A History of Doll-Making: A Welsh Perspective
Amgueddfa Cymru houses a fine collection of dolls dating from around 1800 to 2000. Made from a range of different materials, they all possess some link to Wales. From early wooden examples to contemporary plastic figures, the development of doll-making can be traced from simple, home-made items to mass-produced factory goods.
Playtime in the Ancient World
Past and present, children have always played - escaping to their own imaginary world is an integral part of a healthy and stimulating childhood.
Primitive dolls from materials such as wood and clay have been found in Egyptian tombs dating from 1600 BC, and such figures were enjoyed as playthings in ancient Greece and Rome. The Middle Ages saw dolls being produced in Europe, and as the centuries progressed, so did the variety of materials employed to create dolls and toys in general.
Dolls are classified according to their head type. Most early dolls in the woodcarving areas of Germany and Austria were, unsurprisingly, made from wood. Wax dolls appeared during the 17th century, and by around 1800 composition dolls, namely mixtures of pulped wood or paper, were introduced in Germany.
Papier-mâché, a type of composition and a cheaper alternative to wood, was a popular mix and its mass-production during the early-nineteenth century marked the beginnings of the German doll-making industry. The production of glazed porcelain, or china dolls during the mid-19th century meant that wax doll-making had halted by around 1890. Porcelain dolls boasted a shiny appearance, creating a very pleasing finish. Most were produced in Germany and France.
Also common in both countries from around the 1860s were dolls of bisque (unglazed porcelain), which featured delicately painted faces and a most attractive skin colour. While the heads were of china, the dolls' bodies tended to be of leather or wood. Historically most dolls were representations of adult women, the French 'bebe', popular in the 1880s, depicted a younger girl for the first time. The 19th century was truly a golden era for the production of dolls, whether in wood, wax, or china, when most were made in Germany, France, England (and later in the United States).

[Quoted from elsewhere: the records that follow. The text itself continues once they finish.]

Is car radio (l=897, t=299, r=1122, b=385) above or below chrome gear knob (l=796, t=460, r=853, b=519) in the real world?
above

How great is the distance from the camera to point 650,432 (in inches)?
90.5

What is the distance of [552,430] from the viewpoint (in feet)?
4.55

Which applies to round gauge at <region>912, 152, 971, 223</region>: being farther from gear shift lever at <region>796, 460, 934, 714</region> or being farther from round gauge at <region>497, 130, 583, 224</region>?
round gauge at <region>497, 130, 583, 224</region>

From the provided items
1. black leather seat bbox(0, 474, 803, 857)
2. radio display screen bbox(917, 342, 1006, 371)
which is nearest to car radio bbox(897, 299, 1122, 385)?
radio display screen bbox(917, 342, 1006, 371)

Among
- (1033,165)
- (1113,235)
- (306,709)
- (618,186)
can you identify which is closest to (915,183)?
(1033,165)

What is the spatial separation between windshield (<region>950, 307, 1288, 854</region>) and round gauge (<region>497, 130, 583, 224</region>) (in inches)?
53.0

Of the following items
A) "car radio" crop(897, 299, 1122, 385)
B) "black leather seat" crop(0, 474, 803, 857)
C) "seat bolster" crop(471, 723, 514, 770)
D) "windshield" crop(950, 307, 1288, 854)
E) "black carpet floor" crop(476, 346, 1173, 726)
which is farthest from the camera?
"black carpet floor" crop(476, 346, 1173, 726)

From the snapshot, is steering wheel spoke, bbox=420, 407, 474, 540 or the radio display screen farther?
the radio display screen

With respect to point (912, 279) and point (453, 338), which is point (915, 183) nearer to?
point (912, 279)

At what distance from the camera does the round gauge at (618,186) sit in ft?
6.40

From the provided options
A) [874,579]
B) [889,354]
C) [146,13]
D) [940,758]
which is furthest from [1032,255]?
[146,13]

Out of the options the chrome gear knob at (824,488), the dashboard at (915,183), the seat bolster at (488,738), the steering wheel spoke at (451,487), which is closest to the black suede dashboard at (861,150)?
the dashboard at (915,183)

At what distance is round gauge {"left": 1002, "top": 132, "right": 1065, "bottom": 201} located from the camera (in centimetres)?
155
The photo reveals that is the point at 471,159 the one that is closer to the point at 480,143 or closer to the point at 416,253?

Whereas travelling fairs and markets commonly sold toys and dolls during the pre-industrial era, by the 19th century more permanent toyshops had been opened to sell goods on a regular basis. Undressed dolls were often purchased, after which mothers or their daughters sewed their own outfits, either following their own designs or shop-bought patterns. The sewing of the body is a good indication of a doll's date, for sewing machines were not generally used until about 1870. By this time, dolls were generally becoming less of a luxury item and more affordable for a larger audience. In Wales, however, until the mid-20th century few Welsh families had money to spend on anything save life's essentials, which usually meant creating one's own forms of entertainment and amusement. Dolls were made by local craftsmen or a child's parents from wood or cloth, thus being rather unsophisticated, yet, at the same time, often charming and full of character.
Owing to new production methods, the toy industry in Britain was transformed following the Second World War by the emergence of new, cheaper materials, such as plastic. Prices dropped as toys and dolls became available for all children. Hard plastic dolls were first manufactured in the 1940s, and from then on, such brightly coloured and fashionable new creations led to the demise of home-made items, which appeared rather dowdy in comparison. The internationally successful Barbie doll first hit the shelves from America in 1959 and nowadays, large toy shops stock a staggeringly large array of dolls, many of which are based on female characters from popular films and television programmes.
The Museum's doll collection continues to grow and it is important that contemporary examples are collected to reflect the changing nature of doll-making as new materials and techniques are introduced into the market. Welsh connections remain essential, with the doll needing either to have been made or played with in Wales before it can be accessioned. The Museum is particularly proud of its Welsh costume dolls, ranging from rare mid-19th century pieces to a 1999 'Cool Cymru' Barbie smartly donned in Welsh dragon dress.